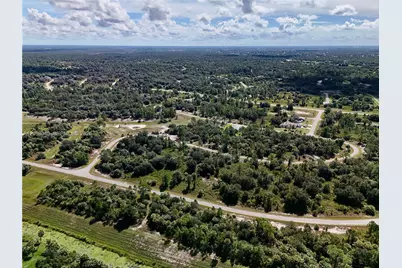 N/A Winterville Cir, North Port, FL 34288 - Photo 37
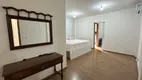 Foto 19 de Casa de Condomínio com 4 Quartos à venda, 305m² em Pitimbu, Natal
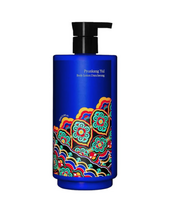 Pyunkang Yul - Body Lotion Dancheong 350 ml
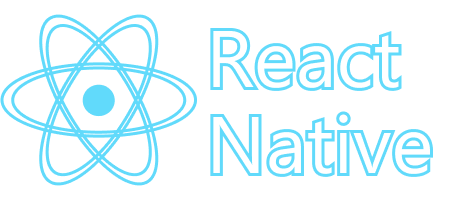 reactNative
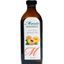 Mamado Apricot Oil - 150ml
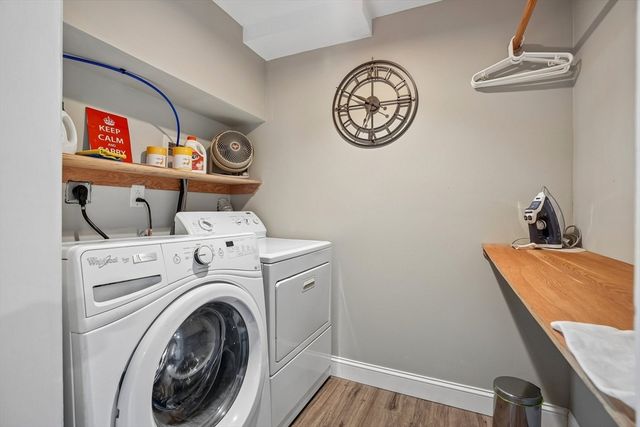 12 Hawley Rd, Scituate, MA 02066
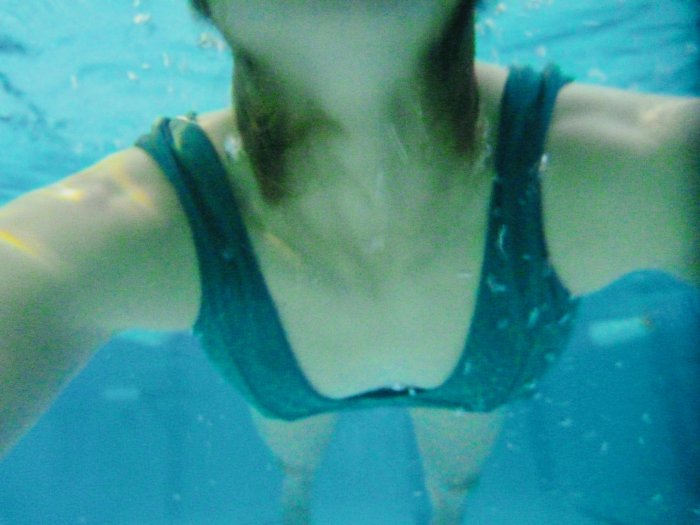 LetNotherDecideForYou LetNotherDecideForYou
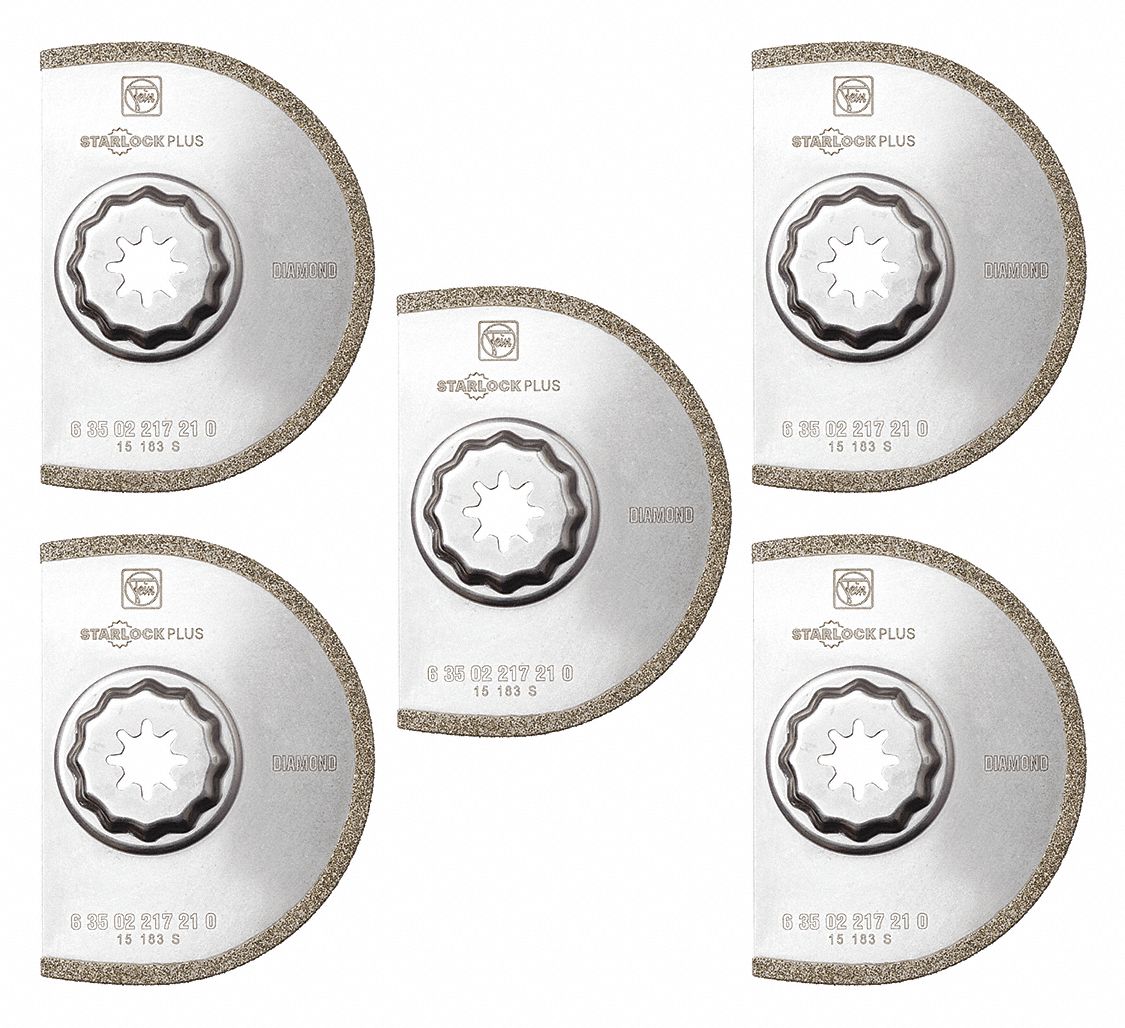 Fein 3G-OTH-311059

Instructions for the task
Write out every line above again exactly, with the pictures left out.

Answer to this problem
 N/A Winterville Cir, North Port, FL 34288 - Photo 37
 Foto 19 de Casa de Condomínio com 4 Quartos à venda, 305m² em Pitimbu, Natal
 Pyunkang Yul - Body Lotion Dancheong 350 ml
 reactNative
 Mamado Apricot Oil - 150ml
 12 Hawley Rd, Scituate, MA 02066
 LetNotherDecideForYou LetNotherDecideForYou
 Fein 3G-OTH-311059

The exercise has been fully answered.